Cardiac implantable electronic devices (CIEDs) are increasingly used to treat various conditions [5]. In the circumstances with bacteremia in a patient with a CIED, an increased risk of IE has been described and extraction of the CIED has been associated with a reduced risk of treatment failure, why extraction is recommended in cases of CIED IE [6]. However, these recommendations are derived from studies of S. aureus IE or from tertiary referral centers [7, 8]. In one study of NBHS bacteremia (NBHSB), CIED was not found to be significantly associated to IE, and thus not included in the HANDOC score, designed to assess the risk of IE in patients with NBHSB [9]. In a large study of streptococcal blood stream infections by Chamat-Hedemand et al., CIED was found to be a significant risk factor for IE (odds ratio 1.7) [10], but the exact risk of IE in the group of patients with CIED and NBHSB was not addressed. In a recent publication on NBHSB and risk factors for IE, CIED was significantly associated with IE in univariable analysis but in multivariable analysis, no correlation was seen, likely due to the covariation with other risk factors [11].
The risk of IE has been shown to be very different between different NBHS groups and species [9, 10]. However, the nomenclature and taxonomy of the NBHS are complicated and misunderstandings are common, why a comparison of the results of different studies has been impaired.

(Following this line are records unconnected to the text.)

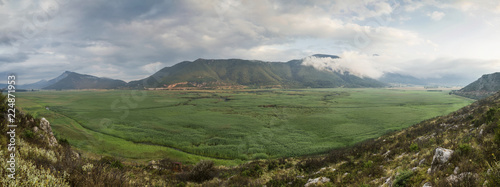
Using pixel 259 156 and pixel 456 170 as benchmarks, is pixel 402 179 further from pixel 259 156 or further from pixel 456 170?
pixel 259 156

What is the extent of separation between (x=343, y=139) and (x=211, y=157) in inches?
962

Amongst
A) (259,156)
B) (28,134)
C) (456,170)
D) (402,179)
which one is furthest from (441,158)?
(28,134)

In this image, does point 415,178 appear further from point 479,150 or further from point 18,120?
point 18,120

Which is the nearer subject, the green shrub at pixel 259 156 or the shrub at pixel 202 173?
the shrub at pixel 202 173

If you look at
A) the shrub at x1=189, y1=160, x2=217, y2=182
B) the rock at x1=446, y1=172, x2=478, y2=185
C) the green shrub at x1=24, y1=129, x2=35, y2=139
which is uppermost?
the rock at x1=446, y1=172, x2=478, y2=185

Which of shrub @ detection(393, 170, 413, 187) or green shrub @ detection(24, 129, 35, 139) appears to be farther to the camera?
green shrub @ detection(24, 129, 35, 139)

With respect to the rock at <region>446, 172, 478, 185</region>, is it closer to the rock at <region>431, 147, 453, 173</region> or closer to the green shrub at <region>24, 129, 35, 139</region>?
the rock at <region>431, 147, 453, 173</region>

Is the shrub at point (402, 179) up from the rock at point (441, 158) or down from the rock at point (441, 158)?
down

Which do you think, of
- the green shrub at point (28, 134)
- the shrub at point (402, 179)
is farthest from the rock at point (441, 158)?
the green shrub at point (28, 134)

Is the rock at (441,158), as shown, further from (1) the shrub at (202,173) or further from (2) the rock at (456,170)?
(1) the shrub at (202,173)

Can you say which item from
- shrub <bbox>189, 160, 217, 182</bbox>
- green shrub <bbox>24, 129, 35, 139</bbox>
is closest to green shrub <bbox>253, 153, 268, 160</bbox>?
shrub <bbox>189, 160, 217, 182</bbox>

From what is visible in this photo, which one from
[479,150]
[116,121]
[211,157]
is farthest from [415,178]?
[116,121]

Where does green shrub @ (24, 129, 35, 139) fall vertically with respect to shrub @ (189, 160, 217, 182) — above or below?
above

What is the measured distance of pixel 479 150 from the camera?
23.6ft
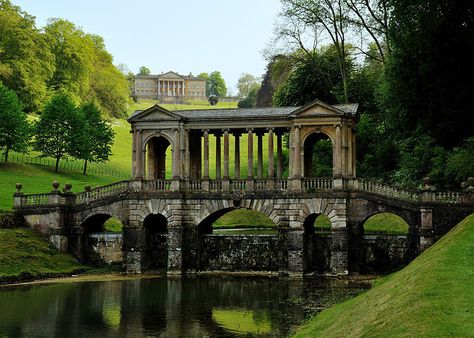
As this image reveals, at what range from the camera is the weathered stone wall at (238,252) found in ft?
150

The aims of this study were to describe a population-based cohort of patients with CIED and NBHSB, the rate of IE and recurrent infection, identify variables associated to IE, and to describe the clinical presentation of the recurrent infections. We also aimed to suggest how this complicated clinical situation can be managed.
Materials and methods
The cohort
Information on all consecutive BCs positive for NBHS from January 2015 to December 2018, was obtained from the laboratory databases of Clinical Microbiology, Region Skåne, Lund, Sweden, the only laboratory in the region, with a catchment area population of 1.36 million inhabitants in 2018. All medical records of patients older than 18 years were studied retrospectively and patients with CIED at place at the time of the bacteremia constituted the study cohort. From these patients, detailed information was collected and stored in accordance with the ethical approval obtained from the Swedish Ethics Committee (2020-00314). Data were collected by JL and were validated by MR and AB.
Definitions
The definitions of IE and CIED infection were used according to the European Society of Cardiology (ESC) criteria by Habib et al. [12]. In the last analysis in the result section, the European Heart Rhythm Association (EHRA) diagnostic criteria from Blomström-Lundqvist et al. [6], ESC 2023 guidelines diagnostic criteria [1], and the Duke-International Society for Cardiovascular Infectious Diseases (ISCVID) criteria [13]. The minor criterium predisposition to IE was used according to Dajani et al. [14], and in the comparison of the different diagnostic criteria systems, with the modifications described in the respective system. All changes seen on TTE or TEE, indicating IE, were considered to be caused by infection due to the difficulty to differentiate from changes due to other causes [15] and the assumed high pretest probability for CIED IE in this cohort. All infections fulfilling the criteria for definite IE were referred to as CIED IE irrespective whether changes were found on the CIED or heart valves [6].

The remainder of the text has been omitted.